Namun, di sisi lain, sosok Kiai Nasaruddin Umar mendapatkan kritik cukup tajam dari aktivis muda komunitas yang tak jauh dari irisan mantan menteri sebelumnya. Mereka mengatakan yang esensinya bahwa Menteri Agama bukan kiai Nahdlatul Ulama, melainkan Kiai Nasaruddin Umar.
Smoga hal tersebut hanya celotehan kritis anak muda yang memberikan nutrisi bergizi untuk bapak Menteri Agama agar tetap konsisten pada jalur yang benar. Reputasi Kiai Nasaruddin Umar sangat tidak diragukan, baik keilmuannya maupun perilakunya.
Berbeda jauh dengan sebelumnya, dari cara bicara dan sikapnya memberi kesan kepada publik banyak nilai dan ibrah yang dapat diambil. Sosok Kiai Nasaruddin Umar, ketika diminta menjadi Menteri Agama cukup kaget. Percaya tidak percaya bahwa hal tersebut apakah benar atau salah.

● ● ● ● ●

(DAFTAR TUGAS)
**a)** Dalam teks tentang Kiai Nasaruddin Umar, bagaimana reaksi beliau ketika diminta menjadi Menteri Agama?
**b)** Ulangi bagian teks tentang Kiai Nasaruddin Umar secara persis, dimulai dari kata-kata "Namun, di sisi" dan berhenti sesudah kata-kata "keilmuannya maupun perilakunya.".
Listing di bawah ini sama sekali tidak digunakan di sini.

(DATA)
● ● ● ● ●

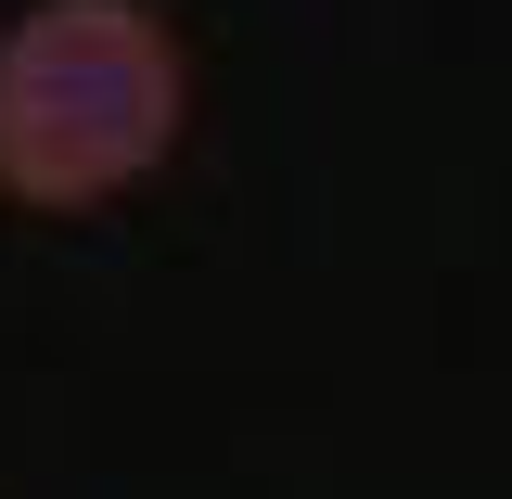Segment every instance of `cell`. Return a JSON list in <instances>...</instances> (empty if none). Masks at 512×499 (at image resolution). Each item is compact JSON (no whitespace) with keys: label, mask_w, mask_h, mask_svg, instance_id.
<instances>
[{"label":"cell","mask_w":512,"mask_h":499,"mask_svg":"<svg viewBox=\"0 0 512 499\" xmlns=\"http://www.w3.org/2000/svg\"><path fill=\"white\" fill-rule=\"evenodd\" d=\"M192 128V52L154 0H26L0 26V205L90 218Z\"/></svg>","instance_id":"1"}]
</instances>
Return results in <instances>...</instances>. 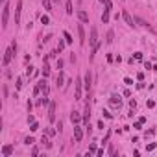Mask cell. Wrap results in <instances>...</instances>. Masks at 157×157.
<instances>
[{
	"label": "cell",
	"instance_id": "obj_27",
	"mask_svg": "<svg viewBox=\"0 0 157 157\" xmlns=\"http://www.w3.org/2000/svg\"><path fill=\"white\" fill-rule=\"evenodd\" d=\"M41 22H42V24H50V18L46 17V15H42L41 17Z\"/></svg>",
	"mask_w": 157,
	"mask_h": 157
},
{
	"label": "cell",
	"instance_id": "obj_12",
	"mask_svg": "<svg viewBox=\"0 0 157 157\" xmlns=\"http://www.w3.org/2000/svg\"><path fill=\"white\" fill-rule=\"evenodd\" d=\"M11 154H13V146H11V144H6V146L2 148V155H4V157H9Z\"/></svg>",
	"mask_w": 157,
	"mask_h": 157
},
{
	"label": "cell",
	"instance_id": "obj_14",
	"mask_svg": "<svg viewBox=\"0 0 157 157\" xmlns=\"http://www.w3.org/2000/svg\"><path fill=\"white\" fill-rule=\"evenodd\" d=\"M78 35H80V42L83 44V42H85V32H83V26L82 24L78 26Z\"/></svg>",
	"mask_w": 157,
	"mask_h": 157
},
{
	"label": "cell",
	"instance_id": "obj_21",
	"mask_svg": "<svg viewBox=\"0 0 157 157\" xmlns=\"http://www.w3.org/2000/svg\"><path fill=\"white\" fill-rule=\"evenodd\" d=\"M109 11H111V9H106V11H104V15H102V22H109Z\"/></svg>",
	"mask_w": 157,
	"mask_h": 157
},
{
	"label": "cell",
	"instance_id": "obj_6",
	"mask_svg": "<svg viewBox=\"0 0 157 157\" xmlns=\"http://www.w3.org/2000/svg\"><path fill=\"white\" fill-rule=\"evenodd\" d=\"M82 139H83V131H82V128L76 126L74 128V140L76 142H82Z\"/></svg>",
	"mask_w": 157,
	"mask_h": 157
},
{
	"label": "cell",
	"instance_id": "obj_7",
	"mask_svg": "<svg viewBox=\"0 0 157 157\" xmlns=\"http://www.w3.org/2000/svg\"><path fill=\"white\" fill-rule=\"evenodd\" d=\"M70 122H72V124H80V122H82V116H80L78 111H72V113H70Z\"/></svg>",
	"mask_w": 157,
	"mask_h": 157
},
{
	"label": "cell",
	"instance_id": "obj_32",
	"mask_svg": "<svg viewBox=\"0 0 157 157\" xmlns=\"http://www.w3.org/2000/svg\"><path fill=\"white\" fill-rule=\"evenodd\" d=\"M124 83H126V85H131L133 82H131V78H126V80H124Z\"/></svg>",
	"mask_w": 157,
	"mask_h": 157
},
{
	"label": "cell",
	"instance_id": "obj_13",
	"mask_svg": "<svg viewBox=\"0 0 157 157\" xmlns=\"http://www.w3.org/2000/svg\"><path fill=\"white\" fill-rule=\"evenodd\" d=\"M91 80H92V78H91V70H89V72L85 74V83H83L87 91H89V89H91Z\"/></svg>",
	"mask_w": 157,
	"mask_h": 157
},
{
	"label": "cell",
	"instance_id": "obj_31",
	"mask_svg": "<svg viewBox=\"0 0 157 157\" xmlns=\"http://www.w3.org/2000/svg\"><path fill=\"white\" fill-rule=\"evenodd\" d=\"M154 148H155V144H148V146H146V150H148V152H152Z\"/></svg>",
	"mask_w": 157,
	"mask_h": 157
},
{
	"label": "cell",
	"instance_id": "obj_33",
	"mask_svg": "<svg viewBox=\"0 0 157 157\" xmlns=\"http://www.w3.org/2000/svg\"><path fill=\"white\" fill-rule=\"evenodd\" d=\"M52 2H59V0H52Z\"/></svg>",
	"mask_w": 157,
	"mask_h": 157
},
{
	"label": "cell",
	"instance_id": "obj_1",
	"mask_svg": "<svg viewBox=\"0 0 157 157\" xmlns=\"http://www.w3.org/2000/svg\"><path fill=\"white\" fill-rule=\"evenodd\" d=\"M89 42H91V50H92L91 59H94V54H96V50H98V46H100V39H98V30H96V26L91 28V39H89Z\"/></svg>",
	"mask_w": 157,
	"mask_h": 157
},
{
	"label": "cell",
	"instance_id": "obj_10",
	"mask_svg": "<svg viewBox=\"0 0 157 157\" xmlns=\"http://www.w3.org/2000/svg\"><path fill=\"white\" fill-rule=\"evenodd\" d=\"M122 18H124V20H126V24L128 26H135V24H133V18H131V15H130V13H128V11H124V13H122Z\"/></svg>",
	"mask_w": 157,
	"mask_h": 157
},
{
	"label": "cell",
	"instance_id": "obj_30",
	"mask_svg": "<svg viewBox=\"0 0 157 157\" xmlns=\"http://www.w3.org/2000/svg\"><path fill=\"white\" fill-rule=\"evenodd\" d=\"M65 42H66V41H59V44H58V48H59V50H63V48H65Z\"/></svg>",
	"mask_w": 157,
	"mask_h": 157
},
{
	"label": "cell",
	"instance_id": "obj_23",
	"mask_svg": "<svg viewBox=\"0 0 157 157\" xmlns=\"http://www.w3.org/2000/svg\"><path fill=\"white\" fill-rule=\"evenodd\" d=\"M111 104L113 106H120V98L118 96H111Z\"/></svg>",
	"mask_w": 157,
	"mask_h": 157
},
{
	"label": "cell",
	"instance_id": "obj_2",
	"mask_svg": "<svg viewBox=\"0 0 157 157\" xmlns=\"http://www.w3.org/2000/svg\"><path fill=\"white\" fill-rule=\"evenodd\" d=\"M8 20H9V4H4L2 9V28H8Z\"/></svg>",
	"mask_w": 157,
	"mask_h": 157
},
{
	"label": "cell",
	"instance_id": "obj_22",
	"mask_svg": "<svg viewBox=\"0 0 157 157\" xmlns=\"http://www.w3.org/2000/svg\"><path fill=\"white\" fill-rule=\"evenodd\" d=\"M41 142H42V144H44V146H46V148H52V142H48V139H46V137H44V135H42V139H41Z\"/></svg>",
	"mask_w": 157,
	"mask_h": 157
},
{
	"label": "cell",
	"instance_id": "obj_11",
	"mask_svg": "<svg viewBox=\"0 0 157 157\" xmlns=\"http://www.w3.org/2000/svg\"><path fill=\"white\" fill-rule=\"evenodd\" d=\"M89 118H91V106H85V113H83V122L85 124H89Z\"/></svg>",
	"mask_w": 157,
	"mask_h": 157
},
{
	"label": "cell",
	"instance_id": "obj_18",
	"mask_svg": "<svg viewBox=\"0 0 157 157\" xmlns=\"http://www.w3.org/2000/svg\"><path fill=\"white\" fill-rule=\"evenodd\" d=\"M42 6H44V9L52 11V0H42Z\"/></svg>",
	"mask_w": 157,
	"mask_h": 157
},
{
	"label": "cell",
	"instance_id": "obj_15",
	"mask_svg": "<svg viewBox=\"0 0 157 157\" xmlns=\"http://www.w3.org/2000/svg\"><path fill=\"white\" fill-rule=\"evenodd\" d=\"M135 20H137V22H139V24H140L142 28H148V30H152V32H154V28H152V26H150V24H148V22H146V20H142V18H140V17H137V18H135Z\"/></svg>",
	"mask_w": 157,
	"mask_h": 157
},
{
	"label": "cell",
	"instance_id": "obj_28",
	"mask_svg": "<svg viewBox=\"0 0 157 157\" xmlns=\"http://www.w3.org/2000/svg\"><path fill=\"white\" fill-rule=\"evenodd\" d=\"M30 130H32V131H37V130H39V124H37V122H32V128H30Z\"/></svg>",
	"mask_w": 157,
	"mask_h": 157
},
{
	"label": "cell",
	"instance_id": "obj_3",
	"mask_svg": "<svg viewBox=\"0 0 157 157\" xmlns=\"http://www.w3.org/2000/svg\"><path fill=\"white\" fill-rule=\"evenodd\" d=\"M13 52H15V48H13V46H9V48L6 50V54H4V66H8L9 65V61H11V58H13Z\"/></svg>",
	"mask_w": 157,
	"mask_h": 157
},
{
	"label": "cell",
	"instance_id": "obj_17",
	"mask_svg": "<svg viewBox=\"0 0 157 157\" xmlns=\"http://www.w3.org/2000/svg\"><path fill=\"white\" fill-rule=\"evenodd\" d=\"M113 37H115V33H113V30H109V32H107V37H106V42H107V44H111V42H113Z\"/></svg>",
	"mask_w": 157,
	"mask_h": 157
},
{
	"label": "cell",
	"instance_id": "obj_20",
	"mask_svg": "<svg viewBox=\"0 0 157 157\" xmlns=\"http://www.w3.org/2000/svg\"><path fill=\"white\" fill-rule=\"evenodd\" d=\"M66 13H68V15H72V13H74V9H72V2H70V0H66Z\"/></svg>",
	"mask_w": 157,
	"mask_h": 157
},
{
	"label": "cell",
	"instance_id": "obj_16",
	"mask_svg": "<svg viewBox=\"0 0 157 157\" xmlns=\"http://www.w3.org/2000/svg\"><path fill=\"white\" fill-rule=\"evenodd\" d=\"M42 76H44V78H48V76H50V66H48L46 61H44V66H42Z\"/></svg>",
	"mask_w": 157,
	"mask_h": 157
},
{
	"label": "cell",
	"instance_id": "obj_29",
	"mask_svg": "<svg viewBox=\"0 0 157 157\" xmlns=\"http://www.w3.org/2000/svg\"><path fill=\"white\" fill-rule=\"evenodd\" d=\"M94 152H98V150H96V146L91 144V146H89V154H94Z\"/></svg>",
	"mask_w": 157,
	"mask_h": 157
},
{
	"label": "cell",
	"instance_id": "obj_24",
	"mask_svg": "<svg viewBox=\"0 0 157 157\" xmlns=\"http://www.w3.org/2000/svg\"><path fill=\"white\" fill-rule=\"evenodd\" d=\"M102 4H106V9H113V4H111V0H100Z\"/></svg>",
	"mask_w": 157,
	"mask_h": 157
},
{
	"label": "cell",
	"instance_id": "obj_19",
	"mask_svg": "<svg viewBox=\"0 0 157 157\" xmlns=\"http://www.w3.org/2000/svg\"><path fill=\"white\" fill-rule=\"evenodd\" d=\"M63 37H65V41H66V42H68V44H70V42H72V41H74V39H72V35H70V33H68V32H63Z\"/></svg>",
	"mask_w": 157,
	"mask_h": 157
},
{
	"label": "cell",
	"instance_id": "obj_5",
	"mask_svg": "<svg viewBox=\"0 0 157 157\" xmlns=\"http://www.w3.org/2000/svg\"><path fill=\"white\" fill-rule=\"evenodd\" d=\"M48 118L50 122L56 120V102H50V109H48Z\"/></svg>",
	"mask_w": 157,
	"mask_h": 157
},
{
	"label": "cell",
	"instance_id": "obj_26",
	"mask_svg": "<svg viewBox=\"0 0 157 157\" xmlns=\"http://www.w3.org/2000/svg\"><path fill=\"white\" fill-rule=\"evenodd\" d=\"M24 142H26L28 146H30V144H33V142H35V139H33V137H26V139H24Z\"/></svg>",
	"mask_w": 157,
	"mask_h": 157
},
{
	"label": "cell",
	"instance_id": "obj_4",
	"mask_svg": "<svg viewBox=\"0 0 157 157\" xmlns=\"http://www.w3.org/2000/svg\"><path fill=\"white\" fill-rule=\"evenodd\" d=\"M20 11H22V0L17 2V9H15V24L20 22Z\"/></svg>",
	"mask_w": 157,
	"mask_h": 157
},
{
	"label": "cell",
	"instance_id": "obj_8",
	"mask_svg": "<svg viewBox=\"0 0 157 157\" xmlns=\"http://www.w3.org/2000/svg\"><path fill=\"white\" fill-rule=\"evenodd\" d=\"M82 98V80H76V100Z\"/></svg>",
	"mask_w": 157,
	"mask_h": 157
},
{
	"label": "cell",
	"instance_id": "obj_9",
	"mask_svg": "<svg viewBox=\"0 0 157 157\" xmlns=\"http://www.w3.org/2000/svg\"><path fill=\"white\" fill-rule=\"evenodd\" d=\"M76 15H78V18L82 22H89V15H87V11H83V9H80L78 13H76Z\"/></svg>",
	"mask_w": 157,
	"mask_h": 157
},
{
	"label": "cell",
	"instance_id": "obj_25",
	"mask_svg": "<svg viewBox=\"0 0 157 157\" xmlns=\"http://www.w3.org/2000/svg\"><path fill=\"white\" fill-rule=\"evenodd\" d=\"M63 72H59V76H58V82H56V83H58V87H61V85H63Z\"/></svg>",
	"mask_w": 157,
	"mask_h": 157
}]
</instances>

● ● ● ● ●

(KUNCI JAWABAN)
**a)** Beliau cukup kaget.

**b)**
Namun, di sisi lain, sosok Kiai Nasaruddin Umar mendapatkan kritik cukup tajam dari aktivis muda komunitas yang tak jauh dari irisan mantan menteri sebelumnya. Mereka mengatakan yang esensinya bahwa Menteri Agama bukan kiai Nahdlatul Ulama, melainkan Kiai Nasaruddin Umar.
Smoga hal tersebut hanya celotehan kritis anak muda yang memberikan nutrisi bergizi untuk bapak Menteri Agama agar tetap konsisten pada jalur yang benar. Reputasi Kiai Nasaruddin Umar sangat tidak diragukan, baik keilmuannya maupun perilakunya.